After a location has been chosen for wind energy project the next step involves designing the facility. The main goal is to optimize energy production with minimum costs of establishment and operation. The wind farm should also be compliant with the local regulations and constraints. Some of the key points of consideration during the designing of the farm are mentioned below.
- The maximum capacity of generation must be pre-decided. This has an impact on the logistics, capital costs and grid connectivity. There are also regulations on power generation from renewable energy sources.
- Distances from key points such as roads, domestic facilities and other private properties.
- Proximity to areas sensitive to noise emissions and shadow flickering. Shadow flickering is an issue unique to wind turbines. It happens when the sun is directly behind the rotor blades and the light is repeatedly cut and interrupted due to the windmill’s operation.
- The minimum distance between each wind turbine as specified by the manufacturer. This is also affected by local wind speeds and wind turbulence in the area.
- Interruption to signal towers and microwave pathways. Windmills which come in the way of cellphone towers and other signaling posts can cause interruptions in transmission and communication.

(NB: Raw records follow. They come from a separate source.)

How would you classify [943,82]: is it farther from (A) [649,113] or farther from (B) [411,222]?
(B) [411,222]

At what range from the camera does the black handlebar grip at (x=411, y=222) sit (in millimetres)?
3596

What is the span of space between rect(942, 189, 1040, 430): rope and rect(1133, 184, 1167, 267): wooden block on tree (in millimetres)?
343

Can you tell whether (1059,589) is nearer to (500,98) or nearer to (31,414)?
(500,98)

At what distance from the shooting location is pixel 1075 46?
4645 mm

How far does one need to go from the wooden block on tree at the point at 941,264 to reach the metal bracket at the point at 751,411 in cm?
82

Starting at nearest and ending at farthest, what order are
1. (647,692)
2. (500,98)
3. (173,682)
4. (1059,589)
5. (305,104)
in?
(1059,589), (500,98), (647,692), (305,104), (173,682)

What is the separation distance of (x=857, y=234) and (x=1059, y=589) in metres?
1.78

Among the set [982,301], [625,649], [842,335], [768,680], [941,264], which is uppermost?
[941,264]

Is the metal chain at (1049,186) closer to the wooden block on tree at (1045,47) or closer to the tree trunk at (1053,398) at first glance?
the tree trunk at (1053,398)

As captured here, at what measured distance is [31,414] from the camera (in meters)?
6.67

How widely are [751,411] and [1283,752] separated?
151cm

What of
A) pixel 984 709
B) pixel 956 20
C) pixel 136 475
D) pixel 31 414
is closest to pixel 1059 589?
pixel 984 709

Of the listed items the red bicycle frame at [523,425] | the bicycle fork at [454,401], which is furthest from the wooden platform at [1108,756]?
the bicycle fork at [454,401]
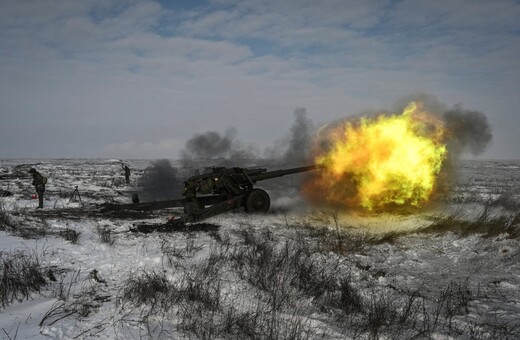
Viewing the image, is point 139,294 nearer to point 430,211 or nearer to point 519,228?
point 519,228

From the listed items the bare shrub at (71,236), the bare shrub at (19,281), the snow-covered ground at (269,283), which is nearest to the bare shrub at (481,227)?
the snow-covered ground at (269,283)

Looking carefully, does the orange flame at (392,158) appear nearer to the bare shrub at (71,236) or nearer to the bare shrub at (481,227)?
the bare shrub at (481,227)

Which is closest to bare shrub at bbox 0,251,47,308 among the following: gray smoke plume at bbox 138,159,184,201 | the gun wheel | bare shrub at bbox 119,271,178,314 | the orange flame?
bare shrub at bbox 119,271,178,314

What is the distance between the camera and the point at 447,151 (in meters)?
14.2

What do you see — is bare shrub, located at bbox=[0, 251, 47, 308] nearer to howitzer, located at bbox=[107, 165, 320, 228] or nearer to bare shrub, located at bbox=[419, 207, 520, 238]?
howitzer, located at bbox=[107, 165, 320, 228]

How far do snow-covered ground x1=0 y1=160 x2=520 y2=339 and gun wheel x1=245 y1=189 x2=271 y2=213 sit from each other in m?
2.54

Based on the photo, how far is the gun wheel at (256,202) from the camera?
14.0m

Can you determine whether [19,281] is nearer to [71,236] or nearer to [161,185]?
[71,236]

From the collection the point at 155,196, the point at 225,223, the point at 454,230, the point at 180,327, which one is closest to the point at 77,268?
the point at 180,327

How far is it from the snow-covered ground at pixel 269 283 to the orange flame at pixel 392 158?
Answer: 2.82 metres

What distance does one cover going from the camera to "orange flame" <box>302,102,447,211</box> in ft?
45.5

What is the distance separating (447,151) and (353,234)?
6464mm

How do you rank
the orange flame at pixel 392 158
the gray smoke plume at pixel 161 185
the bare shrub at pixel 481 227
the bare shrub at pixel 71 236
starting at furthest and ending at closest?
the gray smoke plume at pixel 161 185 < the orange flame at pixel 392 158 < the bare shrub at pixel 481 227 < the bare shrub at pixel 71 236

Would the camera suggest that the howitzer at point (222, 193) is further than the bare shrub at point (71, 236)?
Yes
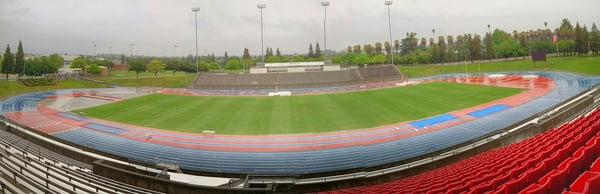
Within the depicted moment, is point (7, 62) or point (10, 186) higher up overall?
point (7, 62)

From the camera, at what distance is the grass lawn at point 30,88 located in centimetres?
6256

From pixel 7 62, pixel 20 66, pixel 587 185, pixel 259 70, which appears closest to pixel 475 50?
pixel 259 70

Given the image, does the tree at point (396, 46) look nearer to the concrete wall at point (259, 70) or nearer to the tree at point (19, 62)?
the concrete wall at point (259, 70)

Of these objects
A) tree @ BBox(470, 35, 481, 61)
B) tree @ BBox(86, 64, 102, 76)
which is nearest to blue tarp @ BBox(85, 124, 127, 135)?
tree @ BBox(86, 64, 102, 76)

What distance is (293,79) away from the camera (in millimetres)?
76250

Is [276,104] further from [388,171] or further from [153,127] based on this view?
[388,171]

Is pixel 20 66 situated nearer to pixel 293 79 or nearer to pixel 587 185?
pixel 293 79

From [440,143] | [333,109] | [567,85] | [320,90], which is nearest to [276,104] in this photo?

After the above-mentioned concerns have been satisfied, one can go ahead with the designing of the facilities. The size of the wind farm is decided and a basic outline is produced. A typical capacity of wind farm lies in the range of 12 MW per sq-km of area. The turbine capacities are also a factor as the projected capacities can be met with a variety of different turbines. This decides the area covered and the number of turbines required. The allocated budget and given area are the deciding factors in selecting wind turbines. The specific selection of turbines can be left for the later stages of the designing phase and one can move ahead with a generic turbine capacity with a fixed rotor diameter and tower height.
If the wind availability does not meet the required capacities then this might call for the inclusion of additional anemometry devices after proper wind speed mappings. After the preliminary layout has been created, it is then worked upon to decide upon the exact location of each and every wind turbine. The positioning of wind turbines has certain key factors that need to be considered.
- The first and most important factor is that of optimizing energy generation. The position and orientation of wind turbines must leverage the wind speeds and direction to ensure maximum energy generation with minimum clogging torque.
- Since wind towers are extremely tall structures, they are visible for miles around. Hence visual effect is an important parameter while setting up wind turbines.
- Lastly, noise generation and turbine load capacities are considered before erecting wind towers.